Qantas Shifts to iPad for Passenger Entertainment
Apple is apparently the apple of the eyes of Australian flag carrier, Qantas. Within the same week, Qantas announced shifts to two major Apple devices.
On Friday, Qantas said it will provide all passengers aboard its Boeing 767 jets iPads for their entertainment. Two days earlier, the airline announced it will ditch the BlackBerry phones it issued to Qantas employees in favour of the iPhone.
The iPads will be deployed free of charges to business and economy travelers beginning fourth quarter of 2012. The tablet computers would make available to users up to 200 hours of on-demand entertainment through a lock-in arrangement with the QStreaming system.
The 767 jets mostly fly domestic east coast routes and trips to Perth. It has no backseat screen. The 767s, though, would be eventually phased out as A330 aircraft start to arrive in 2013.
"Our customers were the first in the world to experience the ground-breaking WiFi entertainment technology and we received great feedback from our customers during the trial this year," a Qantas spokesman said in a statement.
Qantas choice of Apple products indicates the intense rivalry of the flag carrier with Virgin Australia, which will also offer tablet computers to its passengers.
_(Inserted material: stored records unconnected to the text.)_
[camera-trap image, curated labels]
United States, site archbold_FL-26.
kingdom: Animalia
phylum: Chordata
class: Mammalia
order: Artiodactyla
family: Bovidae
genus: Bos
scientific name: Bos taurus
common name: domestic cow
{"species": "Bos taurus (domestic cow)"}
The competition mirrors the intense battle between Apple and Samsung since Virgin tapped the South Korean tech firm to provide it with Galaxy tablets which will be available for free for use of business class passengers aboard Virgin's Boeing 737 and Embraer E190 jets by April 2013. However, Virgin would charge economy class passengers a fee for the use of the Galaxy tablets.
Jetstar, Qantas's budget carrier, was actually ahead by offering pre-loaded iPads to passengers since late 2011. The iPads, however, must be pre-booked or rented on board for $10 to $15.
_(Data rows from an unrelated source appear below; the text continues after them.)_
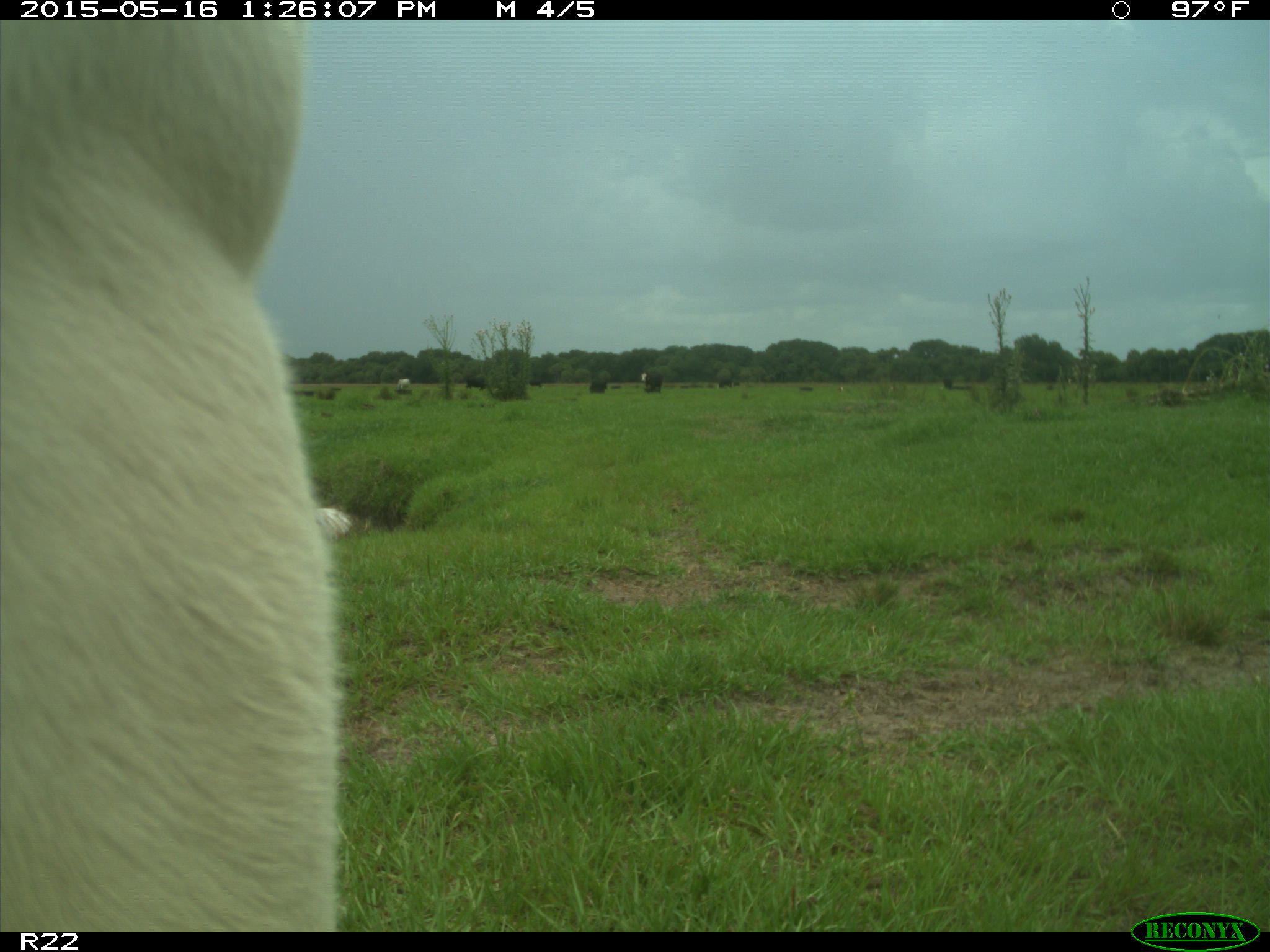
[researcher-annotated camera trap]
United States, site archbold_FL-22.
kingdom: Animalia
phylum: Chordata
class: Mammalia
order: Artiodactyla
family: Bovidae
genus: Bos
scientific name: Bos taurus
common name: domestic cow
Besides Qantas passengers, the air carrier's pilots will also use iPads not to watch movies but to serve as their inflight reference manuals in lieu of the bulky paper manuals.
In late 2011, the U.S. Federal Aviation Administration allowed American Airlines pilots to use iPads inside the cockpit instead of paper manuals. However, the FAA kept the ban on the use of tablet computers for passengers.
While air carriers battle for the shrinking aviation market, tech firms are also fighting a larger share of the tech consumer market, both on the ground and 30,000 feet up in the skies.
Steve Jobs must be smiling at the thought that Qantas has opted to side with Apple in the American tech firm's battle with its South Korean rival, which is also being waged in courthouses in different parts of the globe.